Olivier Marchal : "Carbone est d’abord un film noir"

Artistes : Avec Carbone, Olivier Marchal nous livre son meilleur film. Polar sec, noir, nerveux, il évite la plupart des scories qui plombaient ses films précédents. En s’inscrivant dans la lignée de Pierre Jolivet, avec le récit de ce chef d’entreprise qui, après avoir mis au point une arnaque sur la taxe carbone, se retrouve dans l’engrenage fatal du meurtre et des règlements de comptes, il renouvelle son univers et sa façon de filmer. Et permet à Benoît Magimel de livrer une de ses meilleures compositions. Principaux extraits d'une rencontre presse avec Olivier Marchal le 23 octobre dernier, lors d'une avant-première de Carbone.


Genèse

Je travaillais sur le projet d’adaptation d’une BD sur 14-18, Notre mère la guerre, qui ne s’est pas monté. J’ai été contacté par Emmanuel Naccache pour jouer dans son scénario de polar, un premier film. Comme ce n’était pas une comédie, il avait du mal à le monter. Il m’a donc proposé de réaliser le film. J’ai réécrit le scénario en essayant de rendre le personnage principal plus sympathique. Il devient ici un chef d’entreprise qui est en train de perdre sa boîte et qui, par l’intermédiaire de son comptable, a l’idée de monter une arnaque à la TVA.

Un film noir ?

Je ne fais que des films noirs, mais je l’ai volontairement voulu plus glamour. EuropaCorp m’a fait confiance. Et Manuel Luntz aussi, car j’avais des doutes sur ma volonté de faire encore un film sur des voyous. Avec Les Lyonnais, on me l’avait reproché. On m’associe à mon image de flic, donc à des personnages positifs. Là, ce sont des gamins qui ne se rendent pas trop compte de ce qu’ils font : ils travaillent sur des ordis, pas de braquages, pas d’effusion de sang. Juste gagner de l’argent. Mais ils s’associent à des voyous, plus gros qu’eux et plus méchants. Ils sont donc allés dans le mur. Le film devient violent dans sa dernière partie. Le film s’appuie sur beaucoup de choses vraies. Le personnage de Benoît est inventé. Car je voulais que le spectateur puisse s’identifier à l’un d’entre eux. C’est donc un film noir, moins noir que les précédents – il est gris !
J’adore Fitzgerald, mais aussi Goodis, Thompson.

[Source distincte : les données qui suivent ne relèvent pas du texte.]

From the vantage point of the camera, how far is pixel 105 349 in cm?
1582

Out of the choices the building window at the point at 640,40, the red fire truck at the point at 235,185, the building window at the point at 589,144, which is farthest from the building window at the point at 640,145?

J’ai toujours une attirance pour les héros désespérés. Ce sont des personnages qui ont du grain, plus intéressants à filmer que des gens lisses qui prennent des vacances au Cap Ferret !

Un film social ?

Je n’ai rien contre cette dénomination. Pierre Jolivet fait du polar social. Guédiguian aussi. Je ne suis pas assez intelligent pour faire du polar social. Je travaille de façon animale. Peut-être peut-on y voir une connotation sociale. Je voulais raconter une aventure romantique dans le cadre du film noir. Je voulais filmer la nuit et les boîtes. Et je souhaitais que le film reste au fond très moral : "Bien mal acquis ne profite jamais". Ce qui m’intéressait, c’était l’ascension, puis la chute de ce groupe, sans m’embarrasser d’une dimension sociale. On peut voir le social dans la façon de filmer, dans le cadre de l’action (transports routiers, de l’entreprise dirigée par Magimel). Le film est moins social qu’on ne peut le penser, c’est d’abord un film noir.
Je voulais m’attacher de façon personnelle et intimiste au personnage principal. Mon père, décédé il y a peu, était ouvrier pâtissier, puis a monté son affaire. Quand j’avais dix ans, le fisc lui est tombé dessus. Il en fait une hépatite très grave. Avec ce film et ce personnage, c’est un clin d’œil que je fais à mon père. Ma démarche est plus personnelle que sociale. Je n’aurais pas fait ce que fait le personnage joué par Benoît. Je suis plutôt comme Daniel Auteuil dans MR73, si j’étais resté chez les flics. De tous les personnages, c’est le plus proche de moi.
Références

Je suis très complexé par mes ancêtres. Je suis arrivé au cinéma pour faire du cinéma, pour faire plaisir aux spectateurs. Les gens ont le droit de détester mon cinéma, mais je le fais de manière entière et généreuse, avec tous les défauts que cela peut avoir.
Carlito’s way est un de mes films fétiches. Le début de mon film est un hommage à ce film. On y voit aussi les affiches de Scarface. Des clins d’œil que j’assume, éhontément ! Démarrer Carbone comme Carlito’s Way était une façon punchy de démarrer le film, car après il est assez bavard et explicatif sur les tenants et aboutissants de l’arnaque au carbone.

La musique

J’aime beaucoup le rap. Quand j’ai réécrit le scénario, j’y avais également noté mes intentions en termes de musique. J’avais rencontré Orelsan au Festival de Saint-Jean-de-Luz. Il y présentait avec Gringe leur film Comment c’est loin. J’ai rencontré dans la foulée Gringe. Ils sont attachants, et formidables. C’est là que je me suis intéressé à leur musique. Je voulais Suicide social pour l’ouverture du film. Ils l’ont réécrit sans les paroles pour la fin. Un vrai de travail de collaboration !
Je mets beaucoup de musiques dans mes films. J’ai grandi avec Sautet et Sarde, Leone et Morricone, J’aurais aimé être musicien, comme Sautet ! Ma chef monteuse travaille en amont avec les musiciens et avec mon compositeur Erwann Kermorvant. Une fois les morceaux posés, j’interviens dans les détails.

Casting

Le casting s’est fait très vite, en un mois. Diriger un acteur, c’est comme tomber amoureux. Je le dirige à l’instinct. Un acteur tu l’amènes doucement vers ce que tu veux. Je vais beaucoup au théâtre pour découvrir des acteurs. Pareil pour les téléfilms. Quand quelqu’un me plaît, je note son nom, pour lui proposer un rôle plus tard. Et pareil quand je croise un visage dans la rue ou dans un bistro !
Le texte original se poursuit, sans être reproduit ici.